Le québecois cravache et creuse un écart de quelques secondes puis les positions se stabilisent. Jabouille, patient, dont le pilotage coulé est l'antithèse de celui du québecois, revient petit à petit sur Villeneuve qui a tapé dans ses pneus, ses freins et ne ménage pas sa monture. Au 47e tour, après une longue observation et à la faveur d'un trafic de retardataires assez dense, Jabouille prend l'aspiration de Villeneuve. Faisant parler la puissance du V6 Renault, il prend la tête et creuse immédiatement un écart conséquent sur la Ferrari. En une quinzaine de tours, il se forge une avance de 20 secondes sur Villeneuve dont les pneus sont à l'agonie. Pendant ce temps-là, Arnoux, 3e, revient comme un boulet de canon sur la Ferrari en lui reprenant plusieurs secondes par tour.

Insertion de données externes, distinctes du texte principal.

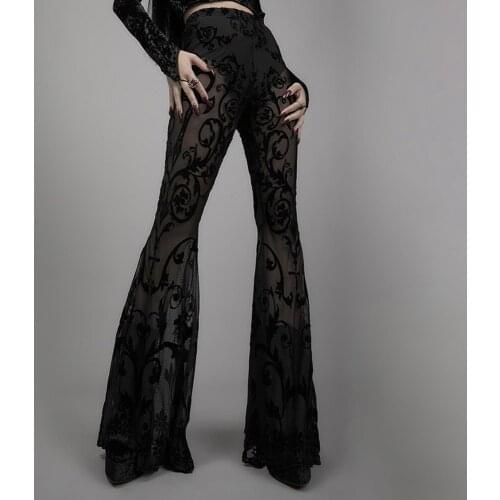 See Through Gothic Mesh Summer Flare Pants Grunge Punk High Waist Black Women Sexy Trousers Floral Scratched Clothes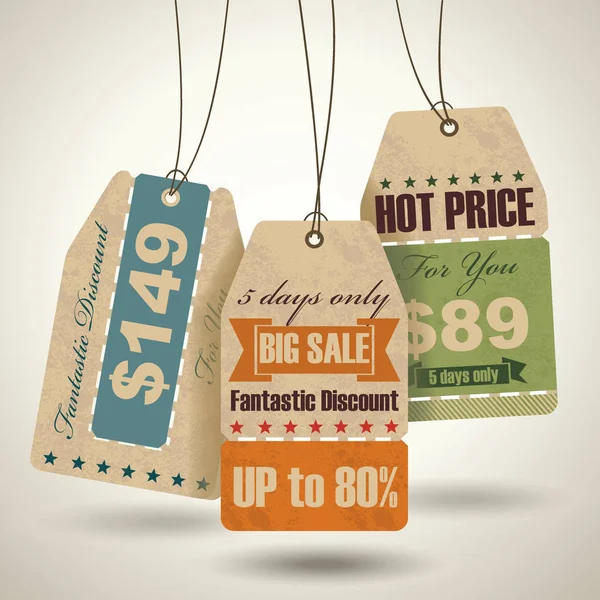 Set of sale labels, paper tags, vintage design. — Stock Vector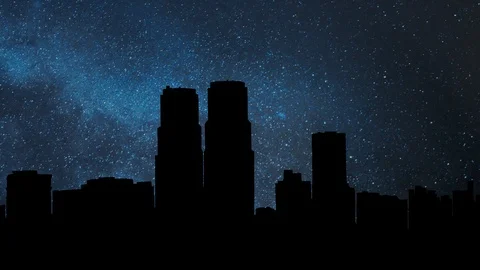 Polanco Zone and Chapultepec Park by Night, Time Lapse with Stars and Milky Way Stock Footage 122922212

Dans les ultimes boucles, Jabouille peut réduire le rythme et ménager sa monture, qui l'a si souvent trahi. Pourtant, le français souffre le martyre à cause d'une crampe...mais la délivrance survient au bout du 80e et ultime tour du grand prix. A 37 ans, Jabouille, le "pilote-technicien", fait triompher enfin le moteur turbo Renault. Le pari de Renault est réussi et fera école, ouvrant ainsi la folle page d'histoire de l'ère turbo des années 80. Cette victoire est aussi le fruit de mois et mois d'essais, de volonté, de travail, de frustrations à évacuer, de moqueries à écarter. Sous les yeux du ministre des sports et devant 120.000 spectateurs, Jabouille entre dans l'histoire mais n'a même pas la force de sortir seul de la monoplace ni même de sourire, tant il est allé puiser au bout de lui-même pour terminer. Michelin assoit également sa mainmise sur la guerre des pneumatiques. La F1 est à l'heure française !

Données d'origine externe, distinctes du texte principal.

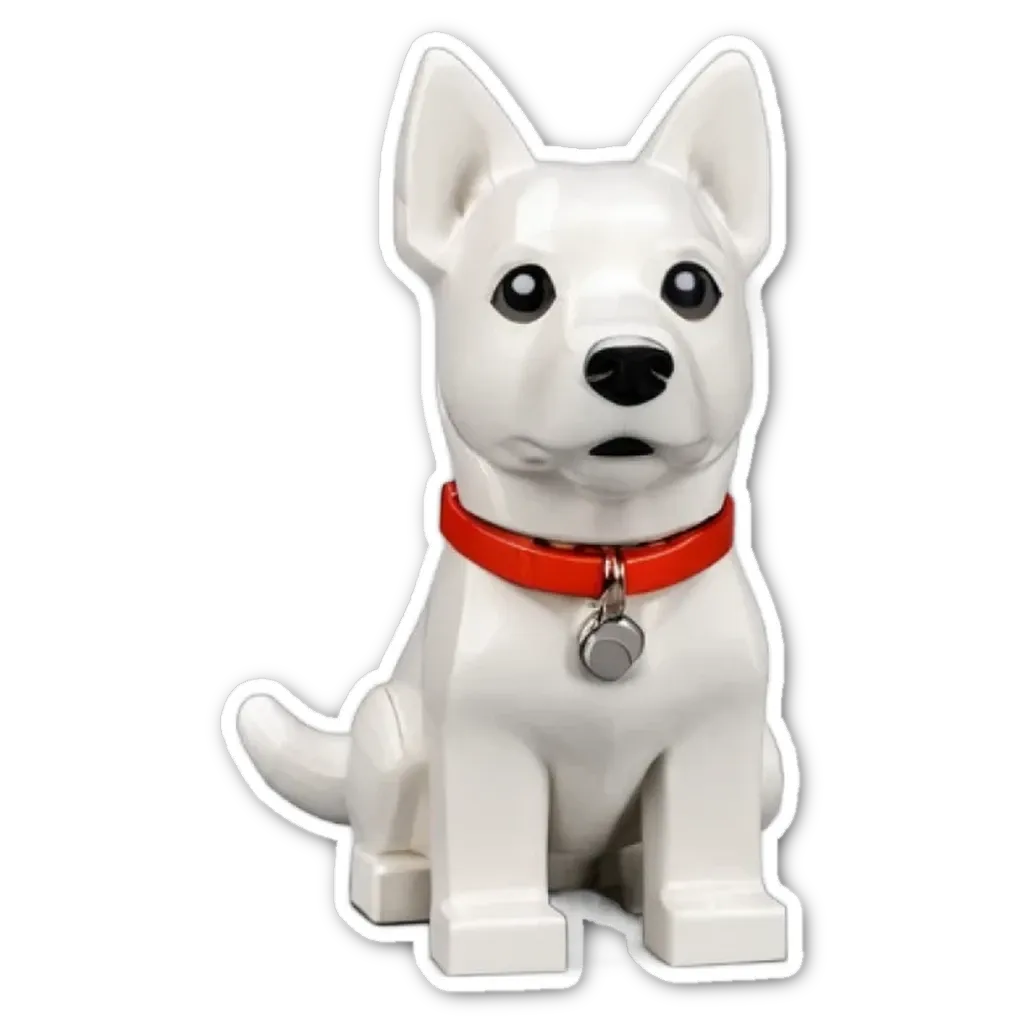 A white dog statue with a red collar.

Villeneuve-Arnoux, un duel de titans
Pneus à l'agonie, Gilles Villeneuve n'a pu enrayer la remontée de René Arnoux, qui rattrape le pilote Ferrari au 78e tour. Au bout de la ligne droite, le français porte une première attaque et se retrouve côte à côte avec Villeneuve qui résiste.

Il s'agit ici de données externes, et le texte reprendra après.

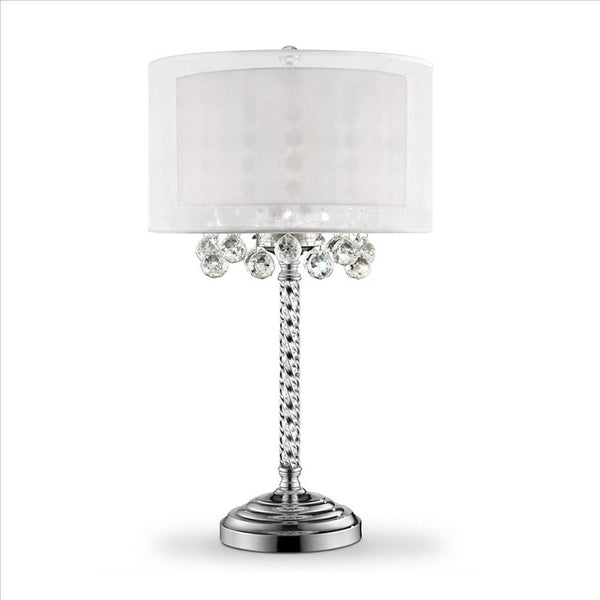 Twisted Crystal Body Table Lamp with Dual Fabric Shade Clear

Au 79e tour, Arnoux a pris quelques longueurs d'avance mais son rythme s'affaisse car l'essence vient à manquer. Dans le virage Villeroy, Villeneuve "l'acrobate" sort un freinage d'extra-terrestre, au prix d'un énorme blocage de roues, et passe Arnoux qui a été surpris par la manœuvre. La Renault se blottit dans la Ferrari.
80 e et dernier tour : Arnoux déboite à son tour dans le premier virage pour se porter à la hauteur de Villeneuve, qui freine encore à la limite et bloque ses roues. Dans les esses de la Sablière, les deux hommes sont roues contre roues et se touchent une première fois. Arnoux sort large et doit passer hors-piste. Quand il reprend la trajectoire, Villeneuve pique sur sa droite ! Les deux voitures heurtent leurs roues à plusieurs reprises mais sur un contact plus violent au virage 4, Villeneuve sort large et Arnoux reprend le dessus. Sauf que dans la petite accélération suivante, sa Renault manque de punch et Villeneuve en profite pour replonger à l'intérieur au prix d'un nouveau freinage limite ! Arnoux essaie de reprendre l'aspiration mais la Ferrari garde l'avantage jusqu'au drapeau à damier ! Quel duel !
L'affrontement épique entre les deux hommes a électrisé la foule ...et n'a pas été mis sous investigation par des commissaires ! Mais il ne fut pas du goût des pilotes "cartésiens", tels Jody Scheckter et Niki Lauda, représentants du GPDA, qui dénoncèrent les prises de risques inconsidérées des deux champions. Ils n'avaient pas hésité à faire exclure Riccardo Patrèse en 1978,qui avait désigné par ses pairs comme responsable (et bouc-émissaire) du carambolage de Monza ayant entraîné la mort de Peterson. En guise de réponse, Arnoux railla Lauda, qui, à sa place, "aurait levé le pied avant" tandis que Villeneuve rétorqua que "ceux qui ont peur doivent rentrer à la maison".
Quoi qu'il en soit, pas de complaintes à la radio, pas d'investigation des commissaires, pas de pénalité de 5 secondes ni de points retirés sur la superlicence. Pas de DRS non plus... Un duel viril mais respectueux, entre deux gars qui étaient potes et qui s'en amusaient en dehors du cockpit. C'était encore le temps des gladiateurs.